PLACERVILLE (CBS13) — Emily O'Meara hasn't had her foot for eight months now. She's learning to adapt, just like many victims from the Boston Marathon Bombings will do. But she really takes it one day at a time.

"It's a new normal," she said.

Emily lost her foot in a boating accident at Sly Park on Jenkins Lake in August. A tow rope wrapped around her ankle, pulling her from the boat.

The doctor told her he couldn't reattach her foot.

"Are you kidding me? I'm not going to have a foot? And of course that flashes through your mind: How am I supposed to walk?"

So when she saw images from the Boston Bombings, she knew the road to recovery would be difficult for the victims.

"It doesn't matter if it's a freak accident or a terrorist attack or diabetes. When you lose a limb, you lose a part of you. You lose that part of your life that you once had that you're not going to have anymore."

And she says the spectators who lost limbs will struggle most with pushing forward and accepting what's happened.

"Some amputees want to give up and they don't want to work. They don't see a future. They don't see this as something they can live with."

But Emily says there's life after amputation. She's found a way to enjoy the little things, like throwing a frisbee around with the kids. Still, she knows the battle ahead for the victims of the Boston bombings is different and in some ways more difficult than hers.

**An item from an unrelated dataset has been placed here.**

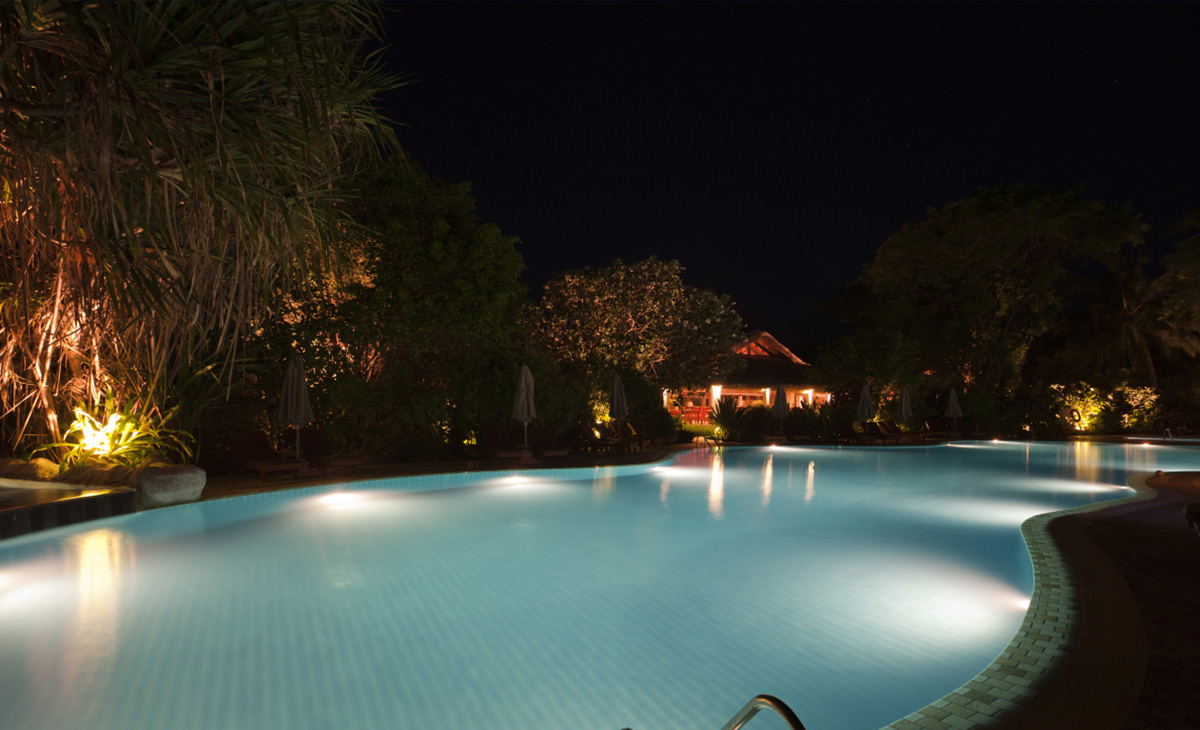 Benefits of Innovative Pool Lighting Systems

"To lose a limb from a terrorist attack, I would think that the anger part of the whole process of grieving would probably be a lot longer for them, a lot more emotional for them, because it's a terrorist attack.

Now Emily has gone back to work as a waitress, of all things. She says it's tough, but she wasn't about to give up. And she thinks many who were hurt during the marathon will have the same fight.